_Material for this task_
- - -

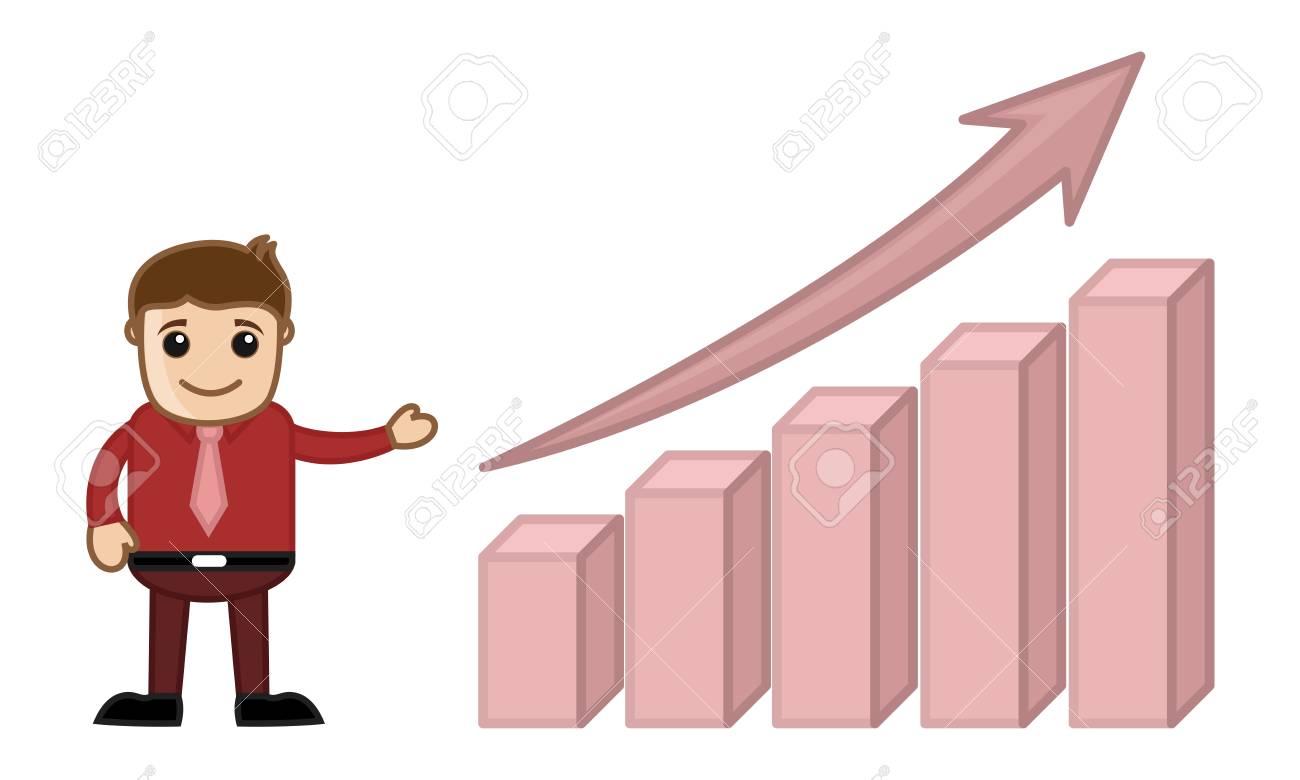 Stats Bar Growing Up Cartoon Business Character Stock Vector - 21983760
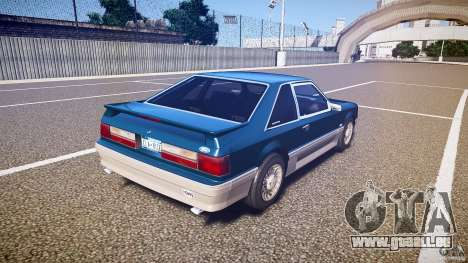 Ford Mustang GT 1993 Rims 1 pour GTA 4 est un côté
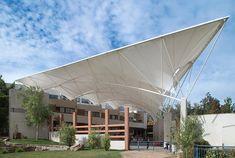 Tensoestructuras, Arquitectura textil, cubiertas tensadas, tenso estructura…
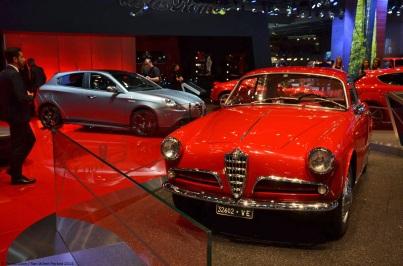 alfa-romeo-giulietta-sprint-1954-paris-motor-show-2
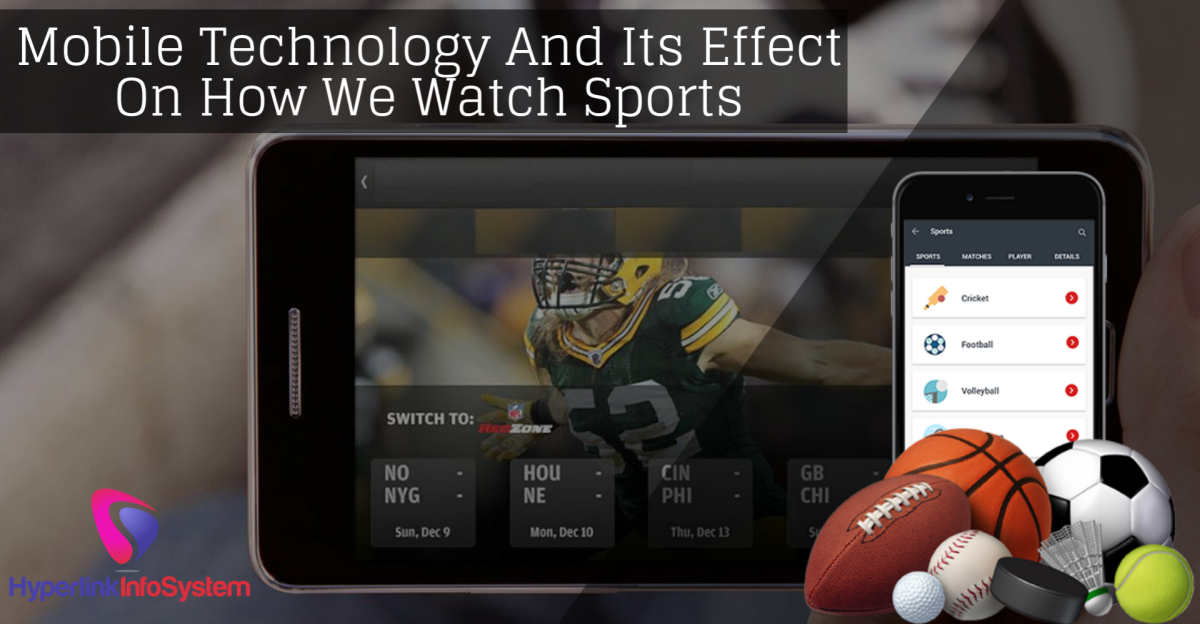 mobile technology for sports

- - -

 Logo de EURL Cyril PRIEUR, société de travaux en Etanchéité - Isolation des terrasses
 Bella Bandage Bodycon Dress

- - -

_Aim of the task_
Using the data above, give again exactly the lines starting at the one holding "Stats Bar Growing" and ending at the one holding "alfa-romeo-giulietta-sprint-1954-paris-motor-show-2", inclusive, and nothing more. Omit the pictures.

_Exercise output_
 Stats Bar Growing Up Cartoon Business Character Stock Vector - 21983760
 Ford Mustang GT 1993 Rims 1 pour GTA 4 est un côté
 Tensoestructuras, Arquitectura textil, cubiertas tensadas, tenso estructura…
 alfa-romeo-giulietta-sprint-1954-paris-motor-show-2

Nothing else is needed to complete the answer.